CONSIGNE DONNÉE 1:
Pourriez-vous dupliquer mot pour mot l'ensemble des entrées qui suivent le texte, en laissant les images de côté ?

Si le droit de la formation professionnelle a beaucoup évolué ces dernières années, il n'en demeure pas moins que certains litiges, s'élevant sous l'empire de la loi ancienne, posent encore, aujourd'hui, des difficultés importantes à résoudre pour les juges. Ainsi en va-t-il de la question de la qualification du temps passé en formation par le salarié. C'est sur ce problème que la Chambre sociale devait prendre position par un arrêt rendu le 11 juillet 2007. Si la loi accorde bien une faculté aux partenaires sociaux d'exclure certaines périodes de formation de la qualification de temps de travail effectif (1), la Cour de cassation n'entend pas laisser ce pouvoir aller au-delà des limites posées, même de façon imprécise, par le législateur (2).


Résumé

Les actions de prévention et les actions d'acquisition, d'entretien ou de perfectionnement des connaissances, telles qu'envisagées par l'article L. 900-2 du Code du travail (N° Lexbase : L4254HWH), tendent à favoriser ou à permettre l'adaptation des salariés à l'évolution de leurs emplois au sens de l'article L. 932-2 du même Code (N° Lexbase : L6946ACA). Le temps consacré à ces formations constitue, en conséquence, du temps de travail effectif, si bien que les dispositions d'un accord collectif plaçant ces périodes de formation hors du temps de travail sont nulles.

CONSIGNE DONNÉE 2:
Pouvez-vous transcrire fidèlement le passage du texte sur la formation professionnelle qui va de "Les actions de" à "travail sont nulles." ?

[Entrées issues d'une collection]
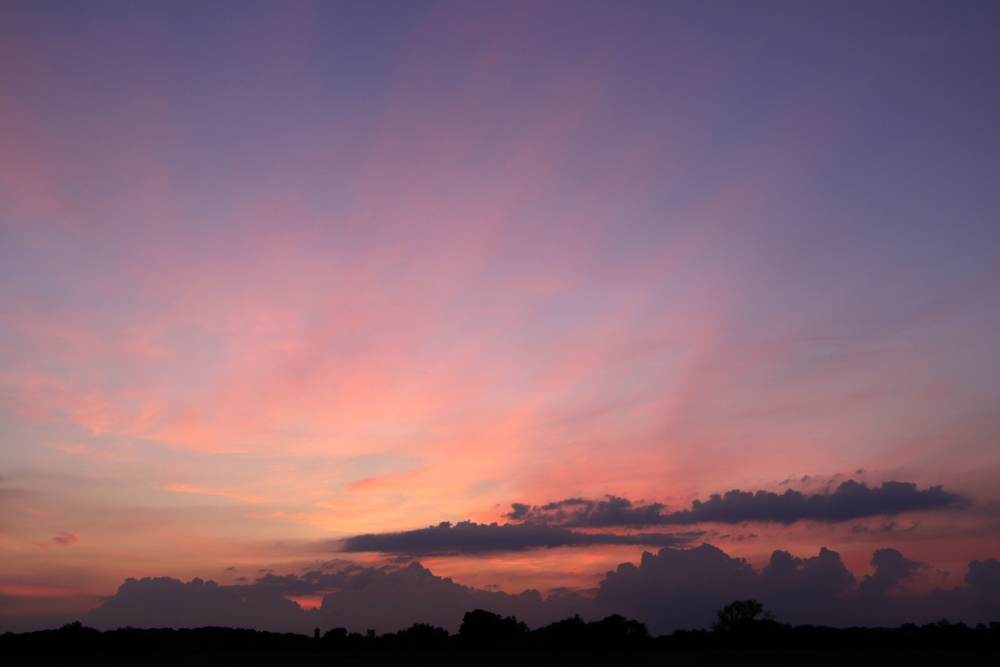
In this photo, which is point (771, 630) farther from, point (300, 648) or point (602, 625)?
point (300, 648)

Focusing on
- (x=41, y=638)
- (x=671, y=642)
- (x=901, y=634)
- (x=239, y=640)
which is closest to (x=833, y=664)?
(x=671, y=642)

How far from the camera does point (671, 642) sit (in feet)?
543

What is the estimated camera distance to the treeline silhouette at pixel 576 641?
15350 centimetres

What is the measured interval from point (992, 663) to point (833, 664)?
20.7m

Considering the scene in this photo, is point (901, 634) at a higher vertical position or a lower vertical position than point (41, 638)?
lower

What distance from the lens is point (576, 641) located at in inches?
6895

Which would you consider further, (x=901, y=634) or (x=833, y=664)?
(x=901, y=634)

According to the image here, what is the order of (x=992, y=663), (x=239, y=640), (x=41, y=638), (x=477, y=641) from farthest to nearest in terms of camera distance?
(x=477, y=641)
(x=239, y=640)
(x=41, y=638)
(x=992, y=663)

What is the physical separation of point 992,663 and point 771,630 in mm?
73203

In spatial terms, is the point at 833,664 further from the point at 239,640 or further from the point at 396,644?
the point at 239,640

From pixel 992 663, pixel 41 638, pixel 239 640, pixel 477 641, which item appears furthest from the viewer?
pixel 477 641

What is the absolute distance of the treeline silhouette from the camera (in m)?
154

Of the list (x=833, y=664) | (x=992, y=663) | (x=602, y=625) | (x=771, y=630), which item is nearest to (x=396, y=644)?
(x=602, y=625)

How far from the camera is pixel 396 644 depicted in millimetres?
185625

RÉSULTAT DE L'EXERCICE 1:
In this photo, which is point (771, 630) farther from, point (300, 648) or point (602, 625)?
point (300, 648)

Focusing on
- (x=41, y=638)
- (x=671, y=642)
- (x=901, y=634)
- (x=239, y=640)
which is closest to (x=833, y=664)?
(x=671, y=642)

How far from the camera does point (671, 642) sit (in feet)?
543

What is the estimated camera distance to the treeline silhouette at pixel 576 641?
15350 centimetres

What is the measured interval from point (992, 663) to point (833, 664)?
20.7m

Considering the scene in this photo, is point (901, 634) at a higher vertical position or a lower vertical position than point (41, 638)?
lower

What distance from the lens is point (576, 641) located at in inches?
6895

Which would you consider further, (x=901, y=634) or (x=833, y=664)?
(x=901, y=634)

According to the image here, what is the order of (x=992, y=663), (x=239, y=640), (x=41, y=638), (x=477, y=641) from farthest to nearest in terms of camera distance?
(x=477, y=641)
(x=239, y=640)
(x=41, y=638)
(x=992, y=663)

What is the physical separation of point 992,663 and point 771,630 in mm?
73203

In spatial terms, is the point at 833,664 further from the point at 239,640 or further from the point at 396,644?
the point at 239,640

From pixel 992 663, pixel 41 638, pixel 239 640, pixel 477 641, which item appears furthest from the viewer?
pixel 477 641

What is the absolute distance of the treeline silhouette from the camera (in m)?
154

Of the list (x=833, y=664) | (x=992, y=663) | (x=602, y=625) | (x=771, y=630), which item is nearest to (x=396, y=644)?
(x=602, y=625)

How far from the camera is pixel 396 644 depicted in millimetres?
185625

RÉSULTAT DE L'EXERCICE 2:
Les actions de prévention et les actions d'acquisition, d'entretien ou de perfectionnement des connaissances, telles qu'envisagées par l'article L. 900-2 du Code du travail (N° Lexbase : L4254HWH), tendent à favoriser ou à permettre l'adaptation des salariés à l'évolution de leurs emplois au sens de l'article L. 932-2 du même Code (N° Lexbase : L6946ACA). Le temps consacré à ces formations constitue, en conséquence, du temps de travail effectif, si bien que les dispositions d'un accord collectif plaçant ces périodes de formation hors du temps de travail sont nulles.